* [Passage given]:
:::

Interviews, insight & analysis on digital media & marketing

Could machine learning fill the web cookie gap?

Mark Bakker, Regional Lead Benelux, H2O.ai

For twenty years, marketers have been building up more and more of a key resource: data—both online and off.

The problem is that very soon a lot of this will cease to be as useful to you as it once was… and you’re going to have some real challenges as a result.

First, let’s look backwards to understand all this. Since the start of the Web as a tool for the public, large amounts of data, such as weblogs, email clicks, shipping cart history, whether or not the user is accessing your site on their mobile or desktops, and then if it was your mobile or the desktop version of your site—you grabbed all that, and made money off it selling stuff better.

You also grabbed all the lovely contextual and customer behaviour, so his demographics, her expressed interests, that family’s interest (or not) in your customer rewards/loyalty programme. Seasonal data—the list goes on.

:::

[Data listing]
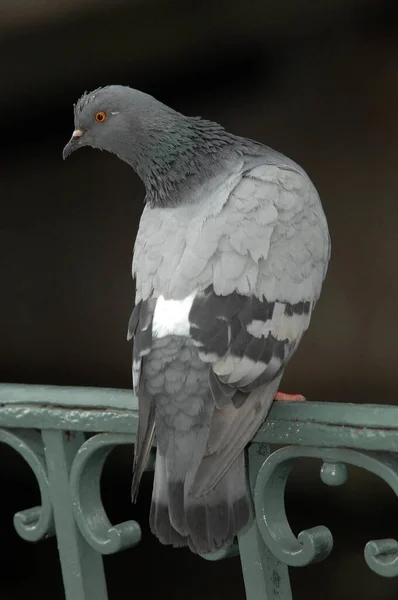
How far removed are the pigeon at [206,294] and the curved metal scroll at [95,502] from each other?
0.05m

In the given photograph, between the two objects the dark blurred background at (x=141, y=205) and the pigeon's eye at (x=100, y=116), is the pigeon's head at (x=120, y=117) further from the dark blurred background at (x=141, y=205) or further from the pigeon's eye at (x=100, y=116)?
the dark blurred background at (x=141, y=205)

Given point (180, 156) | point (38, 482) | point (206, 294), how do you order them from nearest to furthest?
point (38, 482)
point (206, 294)
point (180, 156)

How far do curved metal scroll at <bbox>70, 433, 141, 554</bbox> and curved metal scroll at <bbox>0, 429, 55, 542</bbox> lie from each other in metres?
0.08

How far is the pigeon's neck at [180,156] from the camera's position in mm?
2172

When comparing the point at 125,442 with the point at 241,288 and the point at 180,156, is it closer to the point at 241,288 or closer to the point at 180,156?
the point at 241,288

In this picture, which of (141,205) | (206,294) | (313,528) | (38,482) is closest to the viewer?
(313,528)

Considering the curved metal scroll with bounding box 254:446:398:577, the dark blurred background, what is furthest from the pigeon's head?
the dark blurred background

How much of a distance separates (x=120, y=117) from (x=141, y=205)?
2.78m

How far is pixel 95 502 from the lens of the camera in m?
1.62

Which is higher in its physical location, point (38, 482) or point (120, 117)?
point (120, 117)

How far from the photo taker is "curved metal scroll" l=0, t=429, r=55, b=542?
1660 millimetres

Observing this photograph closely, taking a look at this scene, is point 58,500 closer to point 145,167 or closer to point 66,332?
point 145,167

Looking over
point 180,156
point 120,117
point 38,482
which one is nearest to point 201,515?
point 38,482

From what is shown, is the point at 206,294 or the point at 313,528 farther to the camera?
the point at 206,294
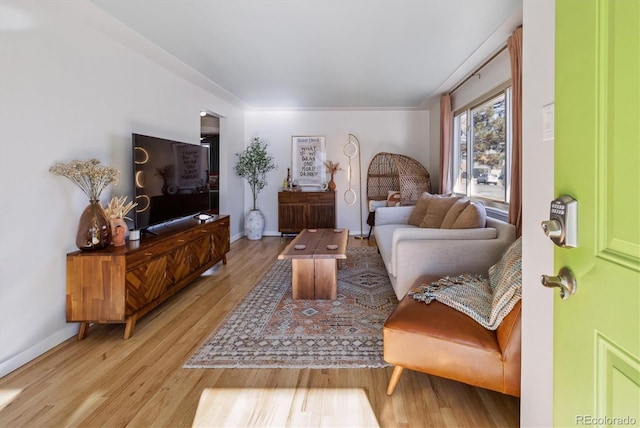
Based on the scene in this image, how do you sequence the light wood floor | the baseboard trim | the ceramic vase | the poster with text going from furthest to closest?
the ceramic vase, the poster with text, the baseboard trim, the light wood floor

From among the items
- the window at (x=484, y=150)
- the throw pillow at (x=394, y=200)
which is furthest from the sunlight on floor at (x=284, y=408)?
the throw pillow at (x=394, y=200)

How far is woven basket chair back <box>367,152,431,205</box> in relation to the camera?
575cm

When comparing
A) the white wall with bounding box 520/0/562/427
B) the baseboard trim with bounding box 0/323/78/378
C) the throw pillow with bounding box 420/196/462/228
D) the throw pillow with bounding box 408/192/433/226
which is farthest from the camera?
the throw pillow with bounding box 408/192/433/226

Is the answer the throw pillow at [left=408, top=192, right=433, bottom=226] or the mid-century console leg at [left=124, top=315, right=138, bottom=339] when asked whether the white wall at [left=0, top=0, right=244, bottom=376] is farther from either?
the throw pillow at [left=408, top=192, right=433, bottom=226]

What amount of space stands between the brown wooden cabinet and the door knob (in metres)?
5.42

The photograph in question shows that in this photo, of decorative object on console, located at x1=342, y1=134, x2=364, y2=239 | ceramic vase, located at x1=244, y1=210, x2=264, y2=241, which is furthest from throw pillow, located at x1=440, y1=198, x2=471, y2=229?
ceramic vase, located at x1=244, y1=210, x2=264, y2=241

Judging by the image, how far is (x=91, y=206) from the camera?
8.16 ft

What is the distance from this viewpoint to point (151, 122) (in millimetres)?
3551

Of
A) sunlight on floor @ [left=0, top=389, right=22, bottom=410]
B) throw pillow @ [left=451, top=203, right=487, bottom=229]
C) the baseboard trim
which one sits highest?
throw pillow @ [left=451, top=203, right=487, bottom=229]

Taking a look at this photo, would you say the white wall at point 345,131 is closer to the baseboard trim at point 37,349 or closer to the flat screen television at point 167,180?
the flat screen television at point 167,180

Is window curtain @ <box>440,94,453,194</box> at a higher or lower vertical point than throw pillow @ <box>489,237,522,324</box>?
higher

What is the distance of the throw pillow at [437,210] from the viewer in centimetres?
387

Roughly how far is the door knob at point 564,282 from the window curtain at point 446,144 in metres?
4.67

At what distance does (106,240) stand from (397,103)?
196 inches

:::

Do these three statements agree with the article on machine learning and the web cookie gap? Answer yes or no for each, quoting the article's deciding words.
1. Marketers have spent twenty years building up data.
2. The author expects this data to stay as useful as it has been.
3. Seasonal data is among the kinds of data mentioned.

1. Yes: "For twenty years, marketers have been building up more and more of a key resource: data—both online and off."
2. No: "very soon a lot of this will cease to be as useful to you as it once was"
3. Yes: "Seasonal data—the list goes on."